Among the many items on the list of scary economic statistics, this one tops them all: Castro, Inc. spent 38.8% more than it earned in 2023. Meanwhile, everything — literally everything, including the apartheid tourist industry — keeps falling apart at a fast clip. Lord have mercy.
From 14yMedio via Translating Cuba
Inflation remains unstoppable in Cuba and grew at an annual rate of 30.48% in July, according to data provided this Thursday by the National Office of Statistics and Information (Onei). The variation of the consumer price index (CPI) with respect to June was 0.83%, and the accumulated so far this year stands at 18.78%.
The official figure is not far from the one reported, independently by the American economist Steve Hanke, who places it at 32% per year and describes it as “crushing.”
The increase in tariffs on imported alcohol and tobacco, which entered into force in January, continues to leave its mark on the CPI that, for July, reports the largest year-on-year increase in alcoholic beverages and tobacco at 50.48%. It is followed by restaurants and hotels (36.71%), food and non-alcoholic beverages (35.17%) and transportation (32.58%).
As usual in monthly inflation reports, practically all items experienced year-on-year increases above 10%. During July, there were only three exceptions: recreation and culture (9.32%), communications (0.75%) and health (0.72%). The last two cases are state monopolies.
For the third consecutive month, the report emphasizes that the figures include the private sector, a clear boom since the legalization of MSMEs in 2021. Onei stated that 80.41% of the 8,176 establishments in the sample belong to the private sector, while the bulk of retail trade in the country is still in the hands of state companies.

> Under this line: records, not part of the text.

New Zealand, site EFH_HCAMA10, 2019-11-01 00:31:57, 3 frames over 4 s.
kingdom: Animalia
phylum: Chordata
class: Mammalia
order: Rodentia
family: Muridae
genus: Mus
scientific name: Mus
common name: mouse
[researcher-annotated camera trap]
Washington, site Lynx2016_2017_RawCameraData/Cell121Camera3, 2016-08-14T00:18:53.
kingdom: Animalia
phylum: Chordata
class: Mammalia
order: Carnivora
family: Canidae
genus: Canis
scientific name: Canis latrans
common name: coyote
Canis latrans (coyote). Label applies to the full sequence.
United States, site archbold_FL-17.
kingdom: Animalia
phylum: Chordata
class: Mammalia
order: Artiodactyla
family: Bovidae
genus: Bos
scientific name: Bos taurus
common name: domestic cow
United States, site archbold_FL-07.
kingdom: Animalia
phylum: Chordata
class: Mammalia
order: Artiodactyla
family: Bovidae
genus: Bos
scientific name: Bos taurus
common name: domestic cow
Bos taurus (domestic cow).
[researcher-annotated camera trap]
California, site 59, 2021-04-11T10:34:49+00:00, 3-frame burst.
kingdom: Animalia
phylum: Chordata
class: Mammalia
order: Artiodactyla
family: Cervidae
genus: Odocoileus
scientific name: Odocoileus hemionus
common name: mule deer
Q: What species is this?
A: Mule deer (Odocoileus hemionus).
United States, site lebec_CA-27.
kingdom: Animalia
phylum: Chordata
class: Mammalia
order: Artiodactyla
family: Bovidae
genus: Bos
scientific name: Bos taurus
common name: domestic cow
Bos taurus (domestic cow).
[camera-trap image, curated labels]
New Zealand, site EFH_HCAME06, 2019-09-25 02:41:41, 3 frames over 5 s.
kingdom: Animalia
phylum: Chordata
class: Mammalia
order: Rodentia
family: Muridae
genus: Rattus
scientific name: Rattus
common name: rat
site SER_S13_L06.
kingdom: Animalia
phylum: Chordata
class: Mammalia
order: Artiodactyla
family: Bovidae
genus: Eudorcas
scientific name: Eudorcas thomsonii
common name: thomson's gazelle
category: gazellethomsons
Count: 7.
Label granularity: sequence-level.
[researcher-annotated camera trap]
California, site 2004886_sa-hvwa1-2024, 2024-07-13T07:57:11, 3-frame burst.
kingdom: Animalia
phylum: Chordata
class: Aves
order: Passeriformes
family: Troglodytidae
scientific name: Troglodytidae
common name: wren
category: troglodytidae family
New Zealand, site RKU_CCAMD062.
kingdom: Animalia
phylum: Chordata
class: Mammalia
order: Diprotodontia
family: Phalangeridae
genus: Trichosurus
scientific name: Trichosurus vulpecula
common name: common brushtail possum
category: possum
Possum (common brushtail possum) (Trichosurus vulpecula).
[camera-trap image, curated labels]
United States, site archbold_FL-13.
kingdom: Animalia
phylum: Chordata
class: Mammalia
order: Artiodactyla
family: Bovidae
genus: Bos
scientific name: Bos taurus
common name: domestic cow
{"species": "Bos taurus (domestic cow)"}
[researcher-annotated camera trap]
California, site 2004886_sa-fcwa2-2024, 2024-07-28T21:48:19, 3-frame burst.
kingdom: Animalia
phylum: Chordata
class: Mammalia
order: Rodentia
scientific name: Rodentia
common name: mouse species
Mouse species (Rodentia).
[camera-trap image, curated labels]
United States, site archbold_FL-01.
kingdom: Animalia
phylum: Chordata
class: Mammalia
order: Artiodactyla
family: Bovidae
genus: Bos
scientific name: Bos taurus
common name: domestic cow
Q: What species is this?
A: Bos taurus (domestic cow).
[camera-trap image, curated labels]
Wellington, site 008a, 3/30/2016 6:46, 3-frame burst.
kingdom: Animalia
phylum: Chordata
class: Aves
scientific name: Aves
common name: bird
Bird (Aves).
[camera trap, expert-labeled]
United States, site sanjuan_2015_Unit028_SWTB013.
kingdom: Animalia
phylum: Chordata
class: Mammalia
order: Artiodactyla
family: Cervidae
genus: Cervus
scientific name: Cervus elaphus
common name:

In this context, the Cuban State spent 38.8% more than it earned in 2023, thus recording the highest fiscal deficit since 2020, according to official data published this Thursday by the Ministry of Finance and Prices. According to the figures collected in the Statistical Yearbook, the negative fiscal balance of the Cuban State amounted to 94,959 million pesos (3,798 million dollars, at the official exchange 24 CUP for one dollar).
The income came mainly from the tax on utilities and other non-taxable revenues, while the main expenses were in the portfolios of Health, Social Assistance, Public Administration (which includes Defense) and Education.
Cuba accumulates five years of large fiscal deficits, and since the end of 2023, it has presented two adjustment plans to increase income – mainly in hard currency – and to cut expenses.
Total net income amounted to 245,076 million pesos, slightly more than in 2022, but less than in 2021. Total expenses rose to 340,492 million pesos, 8% and 6% more than in 2022 and 2021, respectively.
The country is immersed in a serious economic crisis that has worsened even more since four years ago, with the evident shortage of basics – including food, medicines and fuel; galloping inflation; the partial dollarization of the economy; and frequent power outages.
The regime knows perfectly well that ordinary Cubans do NOT have that kind of money, so the unspoken message is very clear: get money from the “diaspora” or become a prostitute if feasible or just drop dead.